It didn't take long for the Bears' blockbuster free-agent signings of DE Julius Peppers, RB Chester Taylor and TE Brandon Manumaleuna to trigger widespread speculation involving a host of players who suddenly seemed like they had become more expendable. At the top of the list is former first-round TE Greg Olsen, who, according to one published report shortly after the aforementioned signings, quietly instructed his agent, Drew Rosenhaus, to look into possible trades. New Bears offensive coordinator Mike Martz wasted no time making Olsen seem like a square peg, frequently mentioning in interviews with the media that the tight end in his system is counted on much more for his blocking than his receiving. With Manumaleuna, who is considered one of the league's better pass-protecting tight ends, now on board, it would appear a greatly reduced role could be in the cards for Olsen, whose blocking has never been considered a strong suit. But the way we hear it, reports of Olsen's possible departure are premature.
"Olsen and Manumaleuna have two totally different skill sets, and the offense still needs a pass-catching tight end," one team insider said. "One of the first things Martz said after getting hired was that he never had worked before with a tight end with Olsen's natural skills, and it wouldn't make sense to just get rid of a former first-round pick that the team has spent so much time grooming the last three years. I believe the team when it says it's not actively shopping him around. But if there's a team willing to trade a second-round pick for him down the road, then I think it's a move they might very well consider."

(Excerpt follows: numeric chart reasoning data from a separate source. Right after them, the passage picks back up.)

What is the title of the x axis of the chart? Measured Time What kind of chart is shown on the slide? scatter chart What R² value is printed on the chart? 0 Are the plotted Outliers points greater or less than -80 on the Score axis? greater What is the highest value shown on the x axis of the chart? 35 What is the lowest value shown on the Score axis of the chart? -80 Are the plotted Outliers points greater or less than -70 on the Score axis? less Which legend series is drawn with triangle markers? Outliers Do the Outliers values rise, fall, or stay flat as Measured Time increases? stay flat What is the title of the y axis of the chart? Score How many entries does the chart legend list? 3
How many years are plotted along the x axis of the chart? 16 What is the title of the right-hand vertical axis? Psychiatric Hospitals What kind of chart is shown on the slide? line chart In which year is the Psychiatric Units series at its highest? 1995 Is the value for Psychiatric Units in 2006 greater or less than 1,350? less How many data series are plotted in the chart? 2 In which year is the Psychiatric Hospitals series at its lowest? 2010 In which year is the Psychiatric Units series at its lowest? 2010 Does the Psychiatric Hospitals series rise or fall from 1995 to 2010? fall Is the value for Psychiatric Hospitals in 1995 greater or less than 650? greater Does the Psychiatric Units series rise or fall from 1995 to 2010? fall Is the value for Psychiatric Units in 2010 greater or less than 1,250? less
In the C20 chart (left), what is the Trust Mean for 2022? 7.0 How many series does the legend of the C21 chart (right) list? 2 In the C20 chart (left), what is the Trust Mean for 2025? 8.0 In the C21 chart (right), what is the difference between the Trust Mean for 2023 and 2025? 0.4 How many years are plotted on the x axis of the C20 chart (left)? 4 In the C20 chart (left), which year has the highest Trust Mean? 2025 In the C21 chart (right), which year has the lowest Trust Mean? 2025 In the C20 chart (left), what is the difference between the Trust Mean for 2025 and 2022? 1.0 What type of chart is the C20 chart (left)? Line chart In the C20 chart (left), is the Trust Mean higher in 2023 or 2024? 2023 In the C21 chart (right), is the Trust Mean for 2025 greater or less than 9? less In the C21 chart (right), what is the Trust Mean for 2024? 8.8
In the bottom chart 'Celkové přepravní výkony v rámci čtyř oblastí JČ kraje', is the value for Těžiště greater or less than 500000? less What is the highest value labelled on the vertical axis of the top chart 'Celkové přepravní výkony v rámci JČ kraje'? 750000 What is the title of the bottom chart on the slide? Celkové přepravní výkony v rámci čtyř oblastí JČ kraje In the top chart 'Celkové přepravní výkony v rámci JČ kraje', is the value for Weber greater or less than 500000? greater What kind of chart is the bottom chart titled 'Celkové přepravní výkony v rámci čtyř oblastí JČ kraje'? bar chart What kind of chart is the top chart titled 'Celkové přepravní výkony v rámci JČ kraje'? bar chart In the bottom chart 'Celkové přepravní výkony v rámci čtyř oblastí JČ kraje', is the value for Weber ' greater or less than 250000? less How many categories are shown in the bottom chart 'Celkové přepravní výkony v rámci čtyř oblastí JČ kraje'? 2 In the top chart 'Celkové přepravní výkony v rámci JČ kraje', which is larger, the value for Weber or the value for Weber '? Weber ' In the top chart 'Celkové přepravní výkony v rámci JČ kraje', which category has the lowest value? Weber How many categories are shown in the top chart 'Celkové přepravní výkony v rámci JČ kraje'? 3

In any event, with the Bears top-heavy at the TE position at present with Olsen, Manumaleuna, Desmond Clark and Kellen Davis on the roster, we hear some sort of shake-up is likely, with either a release or trade of Clark looking like the strongest possibility, even though he did just receive a $475,000 roster bonus. Entering the final season of a two-year extension he signed after the 2008 season, Clark, who turns 33 in April, finally looked like he could be starting to wear down last season, sitting out five games because of rib and neck injuries after missing only two games in his first six seasons with the Bears.